Rel. GILMAR MENDESTribunal Plenojulgado em 2023-03-18publicado em 2023-04-13
PENAL
MANDADO DE SEGURANÇA. TRIBUNAL DE CONTAS DA UNIÃO. TOMADA DE CONTAS ESPECIAL. DESCONSIDERAÇÃO DA PERSONALIDADE JURÍDICA. POSSIBILIDADE. REQUISITOS LEGAIS OBSERVADOS. AUSÊNCIA DE DIREITO LÍQUIDO E CERTO. DENEGAÇÃO DA SEGURANÇA. 1. Ao TCU é assegurado plexo de poderes e mecanismos cautelares voltados à garantia da eficácia de eventuais provimentos definitivos que imponham sanções a agentes públicos ou particulares responsáveis por irregularidades no trato de recursos públicos. 2. O levantamento do véu da pessoa jurídica, embora grave do ponto de vista da segurança jurídica e da liberdade econômica, não se afeiçoa àquele estrito rol de direitos fundamentais cuja restrição apenas pode ser operacionalizada pelo Poder Judiciário. É equivocado equiparar, para fins de proteção judicial, o conteúdo de comunicações telefônicas de cidadãos à desconsideração, em situações pontuais e fundamentadas, da pessoa jurídica.

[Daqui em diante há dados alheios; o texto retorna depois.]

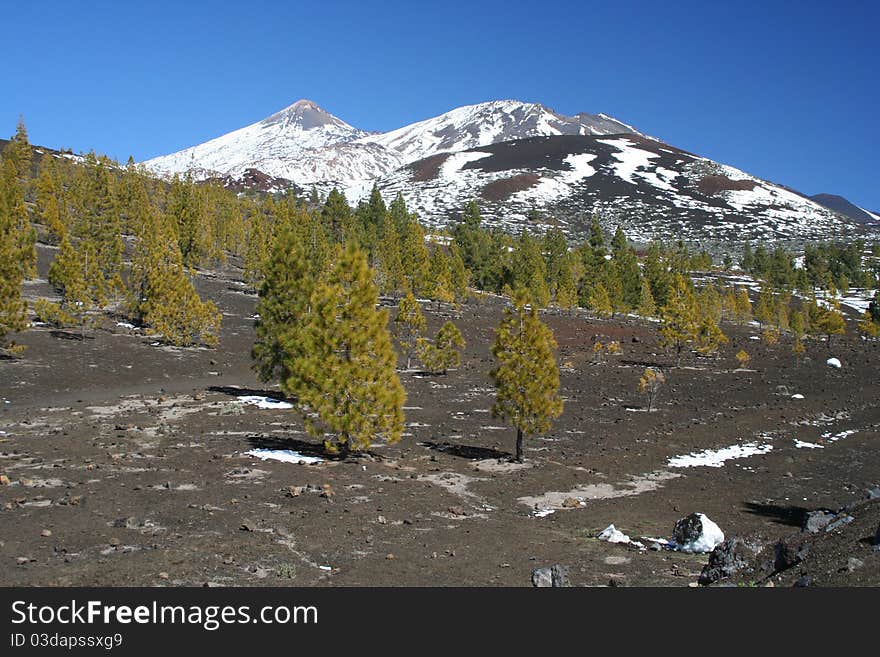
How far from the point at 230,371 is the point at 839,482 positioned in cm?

Não há, nessa hipótese, supressão ou malferimento de qualquer direito fundamental, seja do sócio pessoa física, seja da empresa pessoa jurídica. 3. É legal e constitucionalmente fundada a desconsideração da pessoa jurídica pelo TCU, de modo a alcançar o patrimônio de pessoas físicas ou jurídicas envolvidas na prática de atos lesivos ao erário público, observados o contraditório e a ampla defesa. 4. Segurança denegada.